We opt to perform calculations from the web browser, after the LLM's response, rather than doing it on the server. This way you can see the chatbot's raw response, and the role the calculator is playing.

Avoid unlearning

It's important we hold onto the chatbot's raw response and feed this dialogue back into subsequent prompts. If we instead fed back the parsed response with numerical answers, gradually the model would "unlearn" the original instruction to write <math> expressions rather than numerical answers.

Adding examples

Creating a chatbot that can do a combination of general questions, arithmetic questions and questions that incorporate reasoning as well as math is a challenge. We can help by providing lots of examples in the prompt. Let's explore some of those examples.

Answering non-math

We still want the chatbot to answer general questions which don't require performing arithmetic. This is especially challenging for questions involving quantities.

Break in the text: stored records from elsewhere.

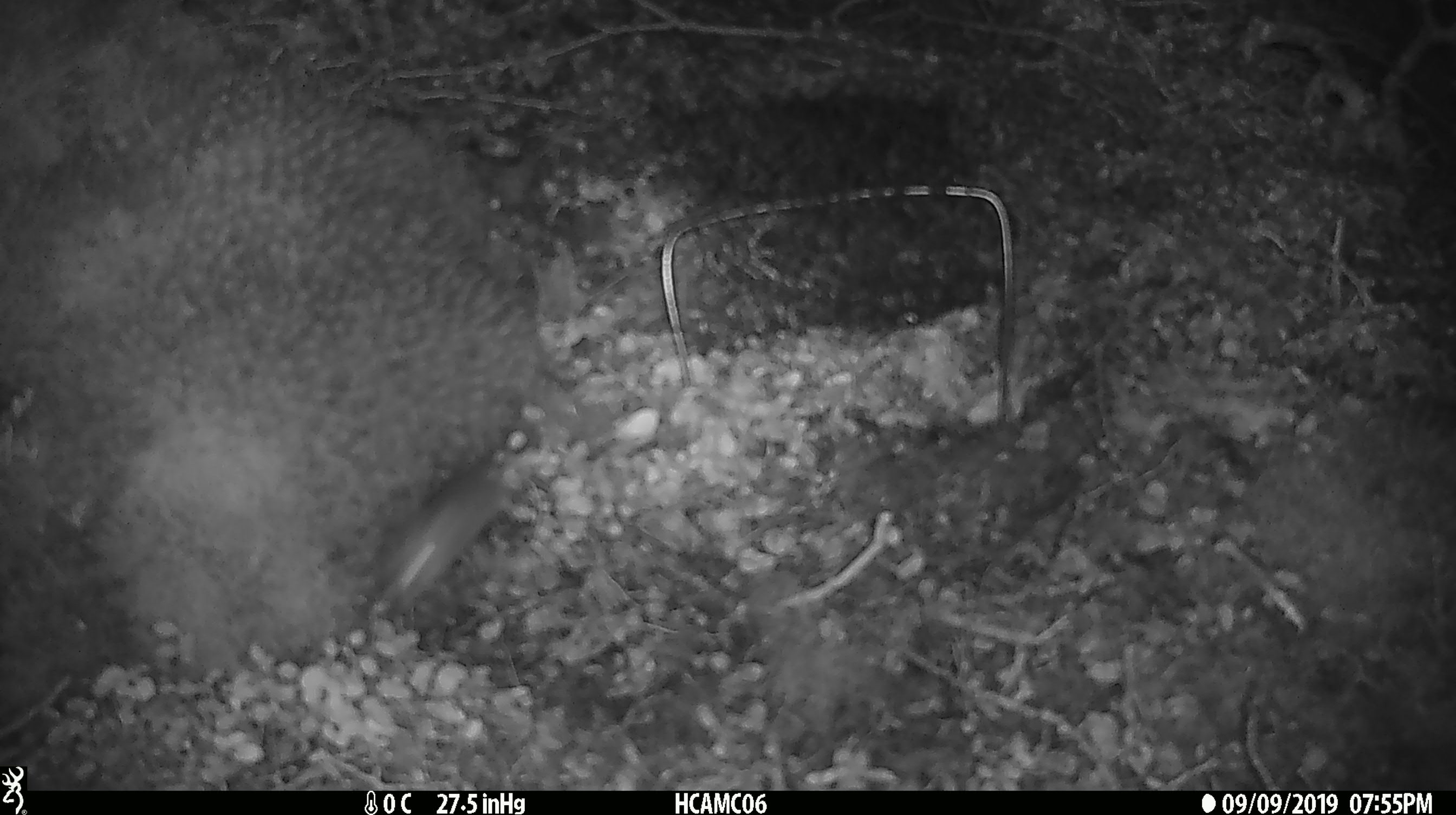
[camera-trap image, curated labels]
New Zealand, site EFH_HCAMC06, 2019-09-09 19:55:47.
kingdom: Animalia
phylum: Chordata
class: Mammalia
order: Rodentia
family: Muridae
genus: Mus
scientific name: Mus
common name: mouse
Mouse (Mus).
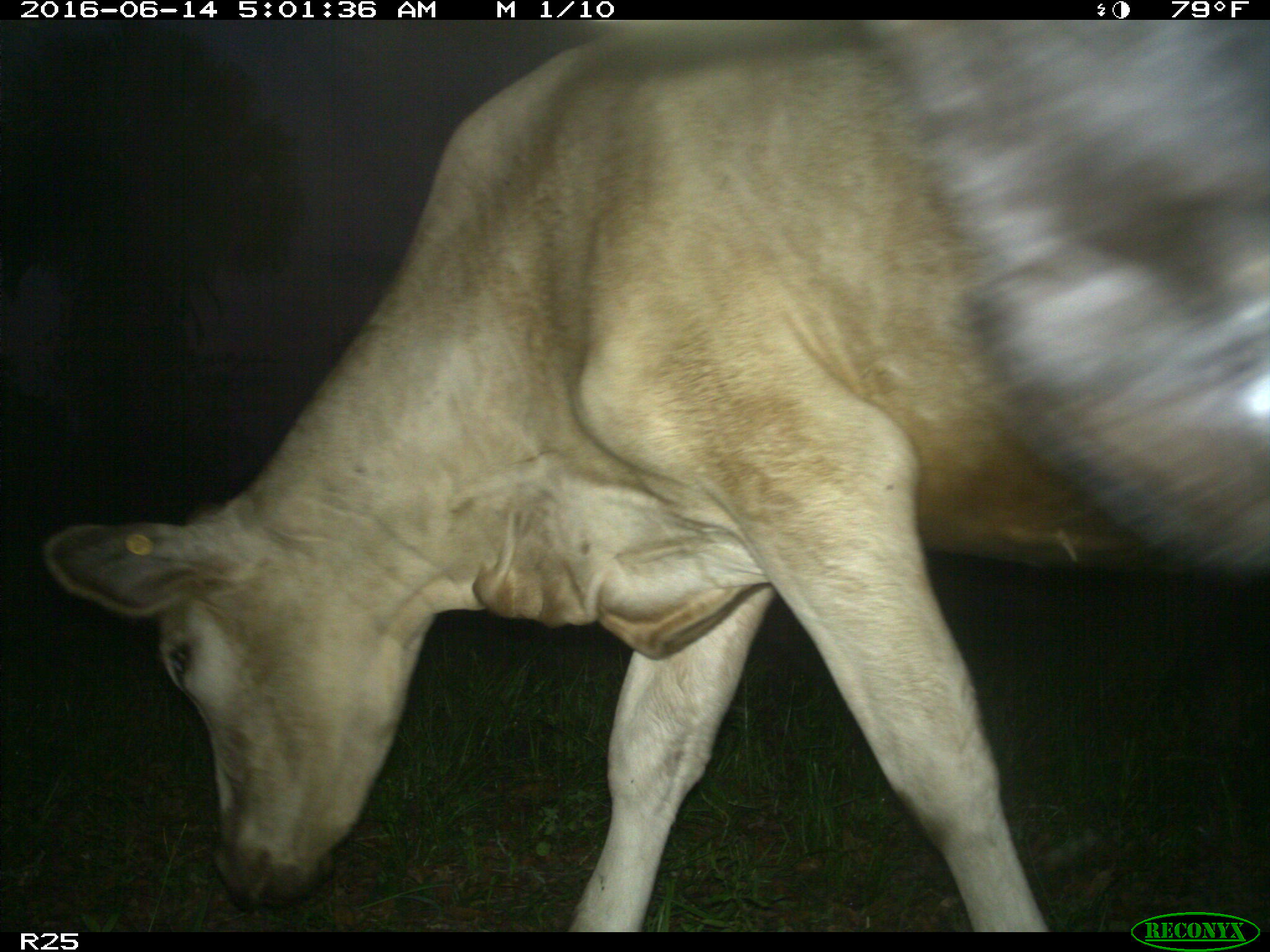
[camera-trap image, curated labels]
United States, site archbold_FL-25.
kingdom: Animalia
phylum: Chordata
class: Mammalia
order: Artiodactyla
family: Bovidae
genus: Bos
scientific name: Bos taurus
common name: domestic cow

In these scenarious its often better to rely on the LLMs knowledge rather than try to derive an answer mathemtically.

Human: How far away is the moon?

MathBot: The moon is an average of 238,855 miles away from earth, which is about 30 earths.

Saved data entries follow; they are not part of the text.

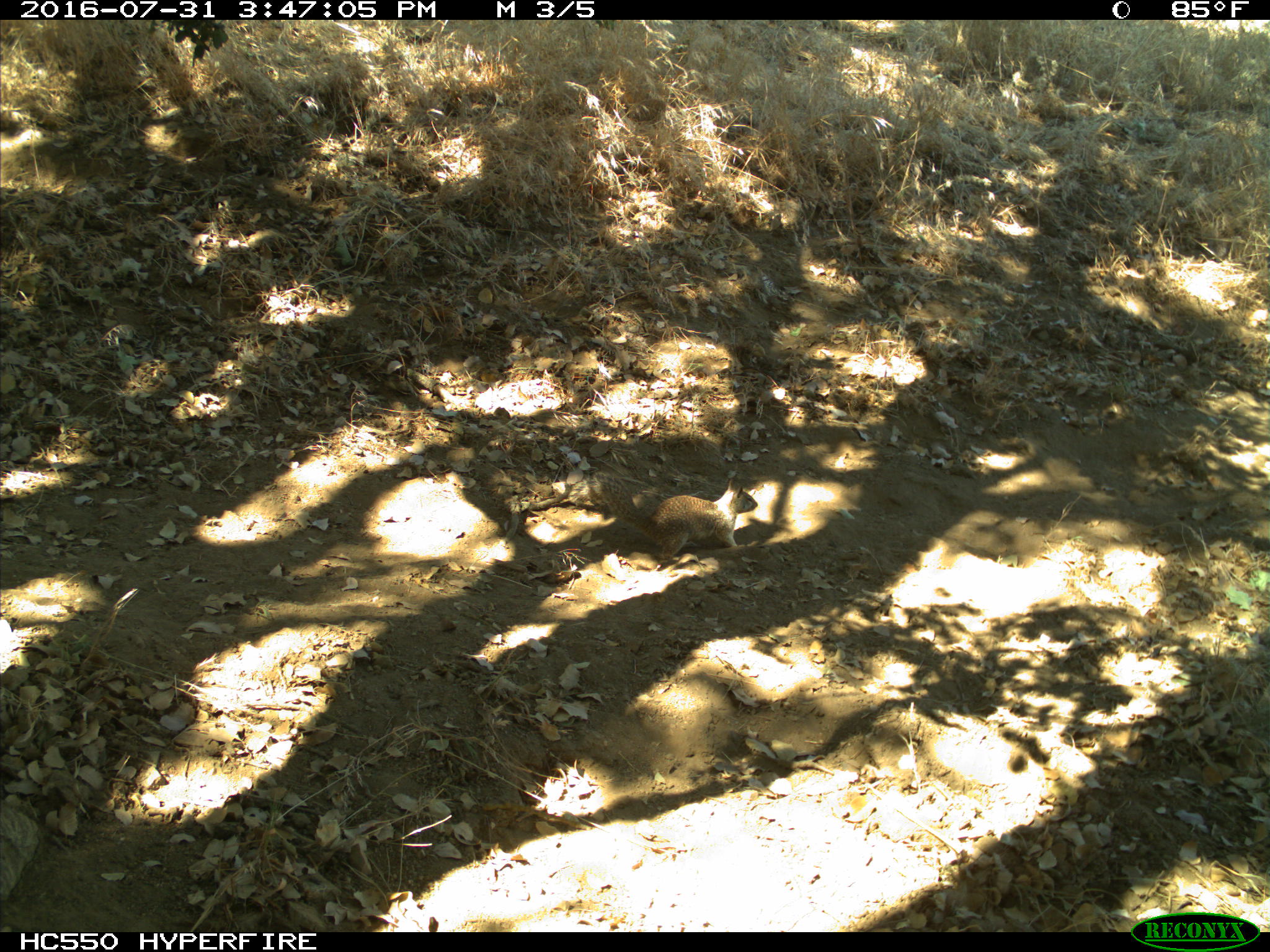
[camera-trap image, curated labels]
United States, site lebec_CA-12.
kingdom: Animalia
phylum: Chordata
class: Mammalia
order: Rodentia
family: Sciuridae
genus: Otospermophilus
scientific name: Otospermophilus beecheyi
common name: california ground squirrel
Otospermophilus beecheyi (california ground squirrel).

Human: What is the 5th prime number?

MathBot: The 5th prime number is 11.

Stating assumptions

Human: How many ping pong balls would it take to fill an empty olympic swimming pool?

MathBot: An Olympic-sized swimming pool is 50 meters long, 25 meters wide and 2 meters deep. A standard ping pong ball is 40mm in diameter, or 0.04 meters, and its radius is half of that. The packing density of randomly ordered spheres is around 64%. Therefore it would take roughly <math>0.64*50*25*2/(4*pi*pow(0.5*0.04,3)/3)</math> ping pong balls to fill an empty pool.

Including units

Human: A goat is tied to a stick with a 46.5 meter rope. What area of grass can it graze on?

MathBot: Assuming that the pole is thin, the goat can graze on a circle of grass with radius equal to the length of the rope.

The area of a circle is πr^2, where r is the radius. Therefore the goat can graze on <math>pi*pow(46.5,2)</math> square meters of grass.

Unit conversions

Human: How many cm2 are in one km2?

MathBot: 1 km2 is equal to 10,000,000,000 cm2.


  • [] Use </math> as a stop sequence -> hit the api from server -> start another prompt with the chatbot's response prefilled with the math answer. This would allow the answer to be context-aware of the math answers, and likely to be more insightful.